Apart from sex and rape, rock music encourages drug abuse. As far back as 1969, Time magazine (September 26) commented, "Rock musicians use drugs frequently and openly and their compositions are riddled with references to drugs." Songs such as Velvet Underground's "Heroin" helped encourage some young people to experiment with drugs, not infrequently with tragic consequences (John Cale, Spin, May 1990 p. 30).

As reported in Life magazine, (October 3, 1969), Jimi Hendrix, whose basic philosophy was one of unbridled sex and drug use, commented, "You can hypnotize people with music and when you get them at their weakest point, you can preach into the subconscious what we want to say."

But many famous rock stars have paid a price for their drug abuse. Among the dead are Brian Jones of the Rolling Stones, Sid Vicious of the Sex Pistols, Dennis Wilson of the Beach Boys, Jimi Hendrix, Jim Morrison of The Doors, Elvis Presley, Janice Joplin, Bon Scott of AC/DC, Frankie Lymon, Tim Harden, Phil Lynott of Thin Lizzie and many others could be mentioned. The day this booklet was finished the lead singer for the Temptations, David Ruffin, died from a cocaine overdose. But in spite of this, drugs still play a prominent role in rock music and this seems to have a harmful effect on many who listen.

For example, one study in Post Graduate Medicine concluded that "evidence shows that such [rock] music promotes and supports patterns of drug abuse, promiscuous sexual activity and violence" (King, "Heavy Metal Music" of Wass et. al., Adolescents Interest, p. 82).

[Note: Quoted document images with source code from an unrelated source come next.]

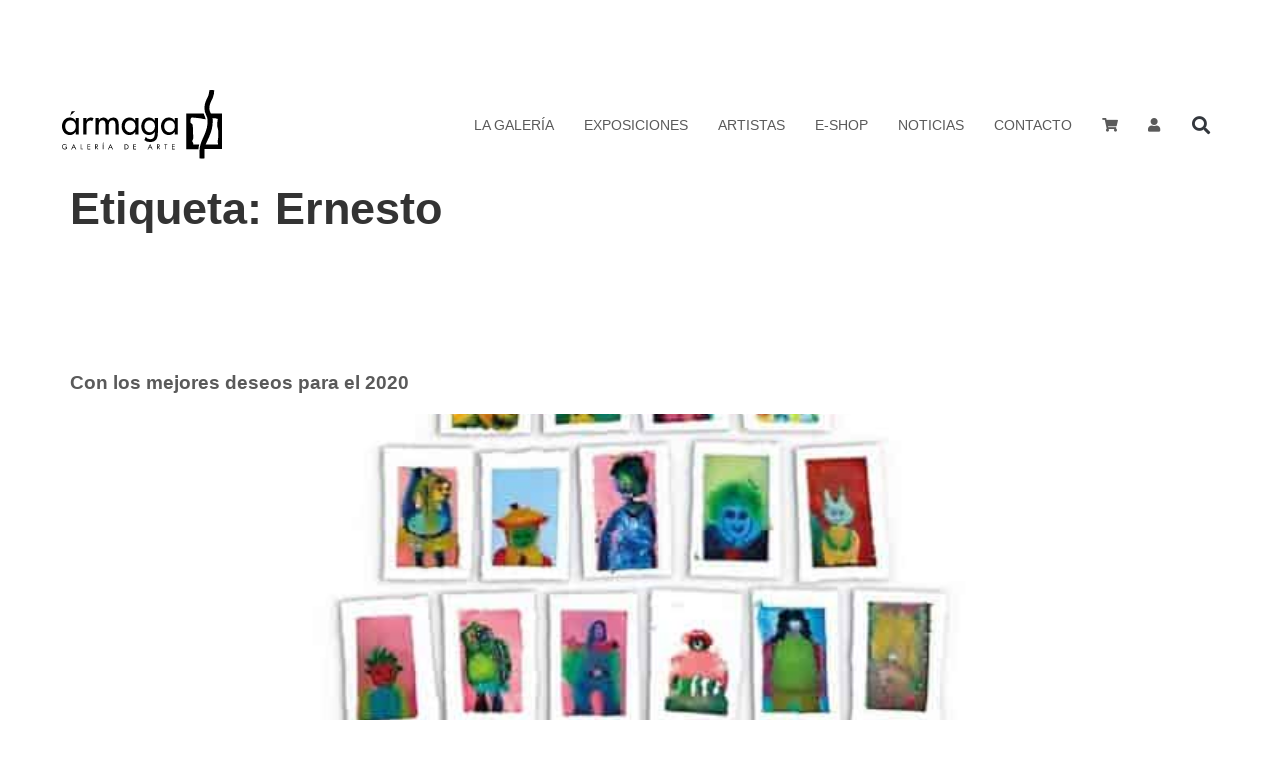

--- FILE ---
content_type: image/svg+xml
request_url: https://armaga.com/wp-content/uploads/2022/03/logo-armaga-header.svg
body_size: 1478
content:
<?xml version="1.0" encoding="UTF-8"?> <svg xmlns="http://www.w3.org/2000/svg" id="Capa_1" data-name="Capa 1" viewBox="0 0 240 103.76"><polygon points="12.16 38.72 14.53 32.02 19.66 32.02 12.16 38.72"></polygon><path d="M20.47,46.35h-.11a10.17,10.17,0,0,0-8.61-4.89C4.52,41.46,0,47.68,0,54.49c0,7.12,4.31,13.45,11.91,13.45a10.19,10.19,0,0,0,8.45-4.74h.11v3.88h4.78V42.21H20.47ZM12.65,63.68c-5.05,0-7.87-4.36-7.87-9s2.93-8.93,7.87-8.93c5.16,0,8.08,4.1,8.08,8.93S17.86,63.68,12.65,63.68Z"></path><path d="M36.74,46.25h-.16v-4H31.79V67.08h4.79V54.86c0-4,.63-8.83,5.79-8.83a4.23,4.23,0,0,1,2.93,1l2.17-4.36a7.46,7.46,0,0,0-3.93-1.22A7.15,7.15,0,0,0,36.74,46.25Z"></path><path d="M76.71,41.46a9,9,0,0,0-7.65,4.41,8,8,0,0,0-7.18-4.41,8.11,8.11,0,0,0-6.59,3.88h-.11V42.21H50.4V67.08h4.78V54.86c0-3.88.43-9.15,5.53-9.15,4.42,0,4.57,4.95,4.57,8.19V67.08h4.79V54.86c0-3.83.37-9.15,5.47-9.15,4.2,0,4.63,4.1,4.63,7.29V67.08H85V52.2C85,46.56,83.25,41.46,76.71,41.46Z"></path><path d="M109.89,46.35h-.11a10.16,10.16,0,0,0-8.61-4.89c-7.23,0-11.75,6.22-11.75,13,0,7.12,4.31,13.45,11.91,13.45a10.19,10.19,0,0,0,8.45-4.74h.11v3.88h4.78V42.21h-4.78Zm-7.82,17.33c-5,0-7.86-4.36-7.86-9s2.92-8.93,7.86-8.93c5.16,0,8.08,4.1,8.08,8.93S107.28,63.68,102.07,63.68Z"></path><path d="M139.11,46.46H139a9.88,9.88,0,0,0-8.54-5c-7.08,0-11.53,6.22-11.53,13,0,7.12,4.19,13.45,11.74,13.45A10.09,10.09,0,0,0,139,63.2h.11V65c0,5.11-1.21,9.15-7,9.15a7.25,7.25,0,0,1-6.44-3.6l-2.09,5a12.27,12.27,0,0,0,8.32,2.9c9.54,0,11.95-6.17,11.95-14.73V42.21h-4.71ZM131.4,63.68c-5,0-7.76-4.36-7.76-9s2.89-8.93,7.76-8.93c5.08,0,8,4.1,8,8.93S136.54,63.68,131.4,63.68Z"></path><path d="M169,42.21v4.14h-.1a10.18,10.18,0,0,0-8.61-4.89c-7.23,0-11.75,6.22-11.75,13,0,7.12,4.3,13.45,11.9,13.45a10.21,10.21,0,0,0,8.46-4.74h.1v3.88h4.79V42.21Zm-7.81,21.47c-5,0-7.87-4.36-7.87-9s2.93-8.93,7.87-8.93c5.16,0,8.08,4.1,8.08,8.93S166.35,63.68,161.14,63.68Z"></path><path d="M205.73,82.22h-6.22c-.51,0-1.93.3-2.37,0s-.27-1.61-.43-2.18c-.49-1.76-2.11-2.63-.9-4.28,1.72-2.34.95-6.69.81-9.56-.15-3.29-.15-6.6-.28-9.89a20,20,0,0,0-.43-3.45A3.45,3.45,0,0,0,195.1,51c-.51-.52-1.35-.5-1.83-1.11-1.08-1.34-.78-7.06.82-8.08.87-.56,2.64-.16,3.62-.12,1.88.07,3.72.37,5.59.59a41.31,41.31,0,0,1,5.87.74,19.76,19.76,0,0,0,6.31,1h0a20.72,20.72,0,0,0-1.68-5.29c-.39-1-.82-2-1.21-3.12H186.43v53.6h18.24A43,43,0,0,1,205.73,82.22Z"></path><path d="M226.12,35.56h-2.78c-.1-.2-.19-.41-.28-.61-1.16-2.55-2.07-4.56-2-7.65.13-5,1.79-8.49,3.56-12.14.55-1.15,1.13-2.34,1.65-3.57a31.75,31.75,0,0,0,2.08-11h0a11.35,11.35,0,0,0-7.43,0,24,24,0,0,1-1.5,8.09c-.45,1.06-1,2.11-1.49,3.23-1.94,4-4.13,8.54-4.3,15.18A23,23,0,0,0,216.29,38a17.73,17.73,0,0,1,2.14,8c0,7.76-1.29,13.54-5,22.1-.62,1.44-1.26,2.8-1.87,4.12C209,77.86,206.51,83.17,206.32,92c-.11,5,0,8.33.1,11.13a11.38,11.38,0,0,0,7.44,0h0c-.12-2.68-.22-5.93-.11-11,0-1.07.09-2.07.19-3H240V35.56Zm7.52,43.56c.18.71.73,2.72.09,3.1-.31.19-1.18,0-1.53,0H215.56c.83-2.31,1.88-4.46,3-6.84.64-1.37,1.3-2.79,2-4.33,4.07-9.47,5.58-16.26,5.57-25a21.11,21.11,0,0,0-.34-3.62c1,0,1.92,0,3.09.07a10,10,0,0,1,2.81.64c.61.24,1.39-.22,1.63.21.55,1-.26,4.62-.36,5.69a22,22,0,0,0,.23,7.1,17.57,17.57,0,0,1,1,4.63c0,2.1,0,4.2,0,6.3a47.15,47.15,0,0,1-.11,6.83C233.81,75.44,233.23,77.53,233.64,79.12Z"></path><path d="M7.67,85.55v.31A3.63,3.63,0,0,1,4,89.66a4.09,4.09,0,0,1,.11-8.17A4.11,4.11,0,0,1,7.26,83l-.69.65a3.13,3.13,0,0,0-2.46-1.28A3.14,3.14,0,0,0,1,85.57a3.2,3.2,0,0,0,3,3.2,2.63,2.63,0,0,0,2.57-2.33h-2v-.89Z"></path><path d="M15.81,87.53l-.89,2H13.87l3.74-8.18,3.74,8.18H20.3l-.89-2Zm1.8-4.06-1.39,3.17H19Z"></path><path d="M29,88.6h2.38v.9H28.06V81.66h1Z"></path><path d="M38.12,81.66h4.21v.89H39.1v2.19h3.14v.9H39.1v3h3.23v.9H38.12Z"></path><path d="M54.47,89.5H53.29L51,86.18h-.41V89.5h-1V81.66h1.18a4.17,4.17,0,0,1,2.07.36,2.18,2.18,0,0,1,1,1.87A2.15,2.15,0,0,1,52,86.09Zm-3.9-4.13h.31c1,0,2.08-.19,2.08-1.44s-1.16-1.4-2.13-1.4h-.26Z"></path><path d="M63.15,79.61l-1.71,1.55L61,80.88l1.3-1.73Zm-.91,9.89h-1V81.66h1Z"></path><path d="M70.88,87.53l-.9,2h-1l3.75-8.18,3.74,8.18h-1l-.9-2Zm1.8-4.06-1.4,3.17h2.79Z"></path><path d="M93.86,81.66h1.62c2.4,0,4.4,1.26,4.4,3.87s-2,4-4.43,4H93.86Zm1,6.94h.35c2,0,3.72-.75,3.72-3s-1.73-3-3.72-3h-.35Z"></path><path d="M106.91,81.66h4.21v.89h-3.23v2.19H111v.9h-3.14v3h3.23v.9h-4.21Z"></path><path d="M130.3,87.53l-.89,2h-1l3.74-8.18,3.75,8.18h-1l-.9-2Zm1.8-4.06-1.39,3.17h2.79Z"></path><path d="M147.44,89.5h-1.19l-2.31-3.32h-.4V89.5h-1V81.66h1.18a4.17,4.17,0,0,1,2.07.36,2.22,2.22,0,0,1-.85,4.07Zm-3.9-4.13h.31c1,0,2.08-.19,2.08-1.44s-1.17-1.4-2.13-1.4h-.26Z"></path><path d="M156.16,89.5h-1v-7h-1.87v-.89H158v.89h-1.86Z"></path><path d="M164.85,81.66h4.21v.89h-3.23v2.19H169v.9h-3.14v3h3.23v.9h-4.21Z"></path></svg>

The personal and social tragedy of modern drug abuse is simply unimaginable, and yet rock music continues to glorify drug use. In fact, it can be argued that rock music must assume a large share of responsibility for the modern drug epidemic. As in the area of human sexuality, rock musicians are failing to uphold their responsibilities, Steven Tyrler of Aerosmith noted in Sober Times (Oct. 1988, p. 2). Notwithstanding the fact that drug abuse presents a huge problem in our contemporary society, rock music continues to encourage this. It is time that society leaders understood that rock music carries a significant amount of blame for the current narcotic abuse.